Las implicaciones comerciales podrían ser sustanciales. Los enfoques de rehabilitación actuales para la lesión de la médula espinal generalmente alcanzan una meseta después de unos seis meses. Las tecnologías que restablecen la comunicación entre los circuitos cerebrales y espinales podrían potencialmente extender los beneficios terapéuticos más allá de esta limitación convencional.

Para los inversores que observan el espacio de Neurotech, esto representa un punto de inflexión potencial. Las interfaces de computadora cerebrales han atraído un capital de riesgo significativo en los últimos años, principalmente centrados en tecnologías invasivas que requieren cirugía. Una alternativa no invasiva que demuestra la eficacia clínica podría expandir drásticamente la accesibilidad del mercado.

La tecnología funciona detectando cambios característicos en los patrones de onda cerebral llamados “desincronización relacionada con el evento” que ocurren en bandas de frecuencia específicas cuando alguien tiene la intención de moverse. Luego, el sistema usa estos patrones para desencadenar la estimulación espinal con precisión cuando se pretende el movimiento.

“Uno, que es más probable que estemos decodificando la intención del movimiento y no un artefacto, o ruido, y segundo, cada vez que empleamos esto en personas con lesiones de la médula espinal que no tendrán esa capacidad de mover sus piernas para que nosotros etiquetemos los datos, podríamos usar su imaginación de mover una pierna para entrenar a nuestra decodificador”, explicó Seáñez.

Desde una perspectiva técnica, el sistema es relativamente sencillo en comparación con otras interfaces neuronales. Emplea un algoritmo de análisis discriminante lineal (LDA), una técnica de aprendizaje automático bien establecida que ofrece interpretabilidad y eficiencia sin requerir recursos computacionales masivos.

Mientras aún están en desarrollo temprano, los investigadores ya están buscando aplicaciones clínicas. Planean probar si un decodificador generalizado capacitado en datos de múltiples participantes podría funcionar tan bien como personalizados, lo que potencialmente simplifica la implementación en entornos clínicos.

El mercado de tecnologías de rehabilitación de lesiones de la médula espinal permanece desatendida, con aproximadamente 18,000 casos nuevos que ocurren anualmente solo en los Estados Unidos. Los costos actuales de rehabilitación pueden exceder los $ 500,000 en el primer año después de la lesión, creando fuertes incentivos económicos para tratamientos más efectivos.

Para los encargados de formular políticas, esta investigación destaca el creciente potencial de las neurotecnologías no invasivas para abordar desafíos médicos significativos sin los riesgos y los costos asociados con las intervenciones quirúrgicas. A medida que estas tecnologías maduran, los marcos regulatorios pueden necesitar una actualización para tener en cuenta los dispositivos médicos controlados por el cerebro que no requieren implantación física.

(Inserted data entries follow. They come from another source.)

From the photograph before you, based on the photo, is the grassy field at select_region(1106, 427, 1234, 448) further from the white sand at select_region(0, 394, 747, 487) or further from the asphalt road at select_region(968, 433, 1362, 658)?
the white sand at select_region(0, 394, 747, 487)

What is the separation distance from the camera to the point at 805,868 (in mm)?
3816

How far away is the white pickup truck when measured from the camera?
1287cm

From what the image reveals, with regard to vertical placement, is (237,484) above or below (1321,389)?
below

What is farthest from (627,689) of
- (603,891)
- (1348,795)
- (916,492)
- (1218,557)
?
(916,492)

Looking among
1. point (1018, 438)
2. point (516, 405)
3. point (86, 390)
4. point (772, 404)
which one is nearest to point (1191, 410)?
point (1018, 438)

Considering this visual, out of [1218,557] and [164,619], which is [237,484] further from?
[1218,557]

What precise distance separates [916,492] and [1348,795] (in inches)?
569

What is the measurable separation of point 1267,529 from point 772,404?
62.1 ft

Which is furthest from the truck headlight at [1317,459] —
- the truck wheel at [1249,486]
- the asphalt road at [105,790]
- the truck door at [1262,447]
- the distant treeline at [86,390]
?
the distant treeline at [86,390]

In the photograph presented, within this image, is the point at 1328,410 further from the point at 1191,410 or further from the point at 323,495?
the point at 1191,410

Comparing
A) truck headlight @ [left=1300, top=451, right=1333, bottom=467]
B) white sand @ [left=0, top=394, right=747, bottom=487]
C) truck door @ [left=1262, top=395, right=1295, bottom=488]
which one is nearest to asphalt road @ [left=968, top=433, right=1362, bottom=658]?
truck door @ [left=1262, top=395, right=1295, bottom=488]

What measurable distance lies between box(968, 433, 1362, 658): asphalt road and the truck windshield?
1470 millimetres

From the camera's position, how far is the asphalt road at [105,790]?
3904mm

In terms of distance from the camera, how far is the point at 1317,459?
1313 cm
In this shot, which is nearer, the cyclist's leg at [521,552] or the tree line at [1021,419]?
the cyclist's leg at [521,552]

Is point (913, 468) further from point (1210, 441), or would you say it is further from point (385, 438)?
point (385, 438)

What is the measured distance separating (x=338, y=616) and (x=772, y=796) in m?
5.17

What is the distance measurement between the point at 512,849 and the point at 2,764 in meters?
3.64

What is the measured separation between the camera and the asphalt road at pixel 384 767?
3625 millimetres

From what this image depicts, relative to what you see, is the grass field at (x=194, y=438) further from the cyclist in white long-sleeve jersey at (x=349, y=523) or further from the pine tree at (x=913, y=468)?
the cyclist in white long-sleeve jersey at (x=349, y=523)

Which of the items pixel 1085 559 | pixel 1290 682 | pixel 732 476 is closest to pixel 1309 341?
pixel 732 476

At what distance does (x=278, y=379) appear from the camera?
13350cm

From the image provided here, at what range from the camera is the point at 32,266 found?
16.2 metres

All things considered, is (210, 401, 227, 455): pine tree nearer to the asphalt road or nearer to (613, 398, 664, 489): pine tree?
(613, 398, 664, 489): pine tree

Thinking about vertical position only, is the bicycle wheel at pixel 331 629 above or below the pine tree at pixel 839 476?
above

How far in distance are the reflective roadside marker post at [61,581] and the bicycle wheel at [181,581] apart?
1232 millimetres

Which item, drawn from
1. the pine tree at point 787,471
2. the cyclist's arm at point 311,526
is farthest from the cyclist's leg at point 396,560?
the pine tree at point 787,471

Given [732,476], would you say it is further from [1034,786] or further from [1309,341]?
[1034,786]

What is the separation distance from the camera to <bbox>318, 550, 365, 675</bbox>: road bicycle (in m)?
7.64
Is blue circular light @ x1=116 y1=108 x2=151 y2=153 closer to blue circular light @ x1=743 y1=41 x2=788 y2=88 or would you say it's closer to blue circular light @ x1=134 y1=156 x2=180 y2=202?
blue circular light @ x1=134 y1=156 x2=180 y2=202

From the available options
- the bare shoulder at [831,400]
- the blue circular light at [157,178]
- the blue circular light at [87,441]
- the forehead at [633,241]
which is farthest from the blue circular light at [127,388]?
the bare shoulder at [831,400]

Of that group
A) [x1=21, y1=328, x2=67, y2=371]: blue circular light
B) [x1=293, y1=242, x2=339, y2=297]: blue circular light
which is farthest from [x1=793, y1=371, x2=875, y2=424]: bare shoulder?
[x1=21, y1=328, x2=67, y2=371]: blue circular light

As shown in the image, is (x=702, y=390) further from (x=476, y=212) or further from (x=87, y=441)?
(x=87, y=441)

Si bien es prometedor, quedan varios desafíos antes del despliegue clínico. El sistema actualmente funciona mejor con movimientos cronometrados con precisión en lugar de naturales y autoiniciados. Los investigadores encontraron diferencias significativas en los patrones de actividad cerebral entre los movimientos con señales y no acudidos, lo que sugiere que será necesario un refinamiento adicional para las aplicaciones del mundo real.

La investigación fue financiada por el Centro McDonnell para Neurociencia de Sistemas en la Universidad de Washington en St. Louis, los Institutos Nacionales de Salud y departamentos de la Universidad de Washington.

A medida que las tecnologías de la interfaz neural continúan avanzando, este enfoque no invasivo podría representar una alternativa más accesible a las soluciones quirúrgicas, lo que puede acelerar la innovación de rehabilitación al tiempo que reduce el riesgo de los pacientes. La pregunta ahora es la rapidez con que esta tecnología puede pasar de la demostración de laboratorio a la aplicación clínica, y si puede cambiar fundamentalmente las trayectorias de recuperación para quienes viven con lesiones en la médula espinal.


Descubre más de Neuroedge

Suscríbase para que se envíen las últimas publicaciones a su correo electrónico.